Required action
The answer is the set of lines that include "html", copied from the data below.

Input for this task: Begin

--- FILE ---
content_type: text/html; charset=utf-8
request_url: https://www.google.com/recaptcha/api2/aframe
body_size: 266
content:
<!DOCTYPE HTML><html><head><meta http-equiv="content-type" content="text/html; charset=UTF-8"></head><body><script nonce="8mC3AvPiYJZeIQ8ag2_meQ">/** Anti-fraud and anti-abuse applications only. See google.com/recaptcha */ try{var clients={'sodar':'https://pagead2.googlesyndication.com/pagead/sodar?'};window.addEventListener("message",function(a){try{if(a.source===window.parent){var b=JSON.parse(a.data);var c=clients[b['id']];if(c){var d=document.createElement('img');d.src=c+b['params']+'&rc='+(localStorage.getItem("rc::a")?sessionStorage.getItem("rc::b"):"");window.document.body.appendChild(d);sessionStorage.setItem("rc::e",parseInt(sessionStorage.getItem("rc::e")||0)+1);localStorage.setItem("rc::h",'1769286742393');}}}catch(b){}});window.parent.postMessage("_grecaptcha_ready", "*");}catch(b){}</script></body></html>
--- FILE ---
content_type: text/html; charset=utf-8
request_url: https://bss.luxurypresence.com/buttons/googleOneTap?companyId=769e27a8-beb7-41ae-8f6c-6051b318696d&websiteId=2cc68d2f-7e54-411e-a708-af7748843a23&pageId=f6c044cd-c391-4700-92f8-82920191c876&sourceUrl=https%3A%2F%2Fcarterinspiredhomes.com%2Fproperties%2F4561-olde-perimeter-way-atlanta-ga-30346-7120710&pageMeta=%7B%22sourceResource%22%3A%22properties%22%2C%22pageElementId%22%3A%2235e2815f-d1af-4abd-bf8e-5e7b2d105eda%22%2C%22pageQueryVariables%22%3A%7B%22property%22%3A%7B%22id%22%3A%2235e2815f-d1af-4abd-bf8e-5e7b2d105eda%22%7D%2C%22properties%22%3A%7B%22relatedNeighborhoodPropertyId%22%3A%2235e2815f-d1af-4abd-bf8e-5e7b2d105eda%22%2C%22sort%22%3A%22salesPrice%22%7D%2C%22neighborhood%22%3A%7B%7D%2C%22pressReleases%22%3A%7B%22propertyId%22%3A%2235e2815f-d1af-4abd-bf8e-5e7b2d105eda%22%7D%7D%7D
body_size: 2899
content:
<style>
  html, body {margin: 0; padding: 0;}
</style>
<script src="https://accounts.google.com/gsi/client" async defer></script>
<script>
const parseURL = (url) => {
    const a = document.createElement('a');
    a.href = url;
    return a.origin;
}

Input for this task: End

Reply to the task
content_type: text/html; charset=utf-8
<!DOCTYPE HTML><html><head><meta http-equiv="content-type" content="text/html; charset=UTF-8"></head><body><script nonce="8mC3AvPiYJZeIQ8ag2_meQ">/** Anti-fraud and anti-abuse applications only. See google.com/recaptcha */ try{var clients={'sodar':'https://pagead2.googlesyndication.com/pagead/sodar?'};window.addEventListener("message",function(a){try{if(a.source===window.parent){var b=JSON.parse(a.data);var c=clients[b['id']];if(c){var d=document.createElement('img');d.src=c+b['params']+'&rc='+(localStorage.getItem("rc::a")?sessionStorage.getItem("rc::b"):"");window.document.body.appendChild(d);sessionStorage.setItem("rc::e",parseInt(sessionStorage.getItem("rc::e")||0)+1);localStorage.setItem("rc::h",'1769286742393');}}}catch(b){}});window.parent.postMessage("_grecaptcha_ready", "*");}catch(b){}</script></body></html>
content_type: text/html; charset=utf-8
  html, body {margin: 0; padding: 0;}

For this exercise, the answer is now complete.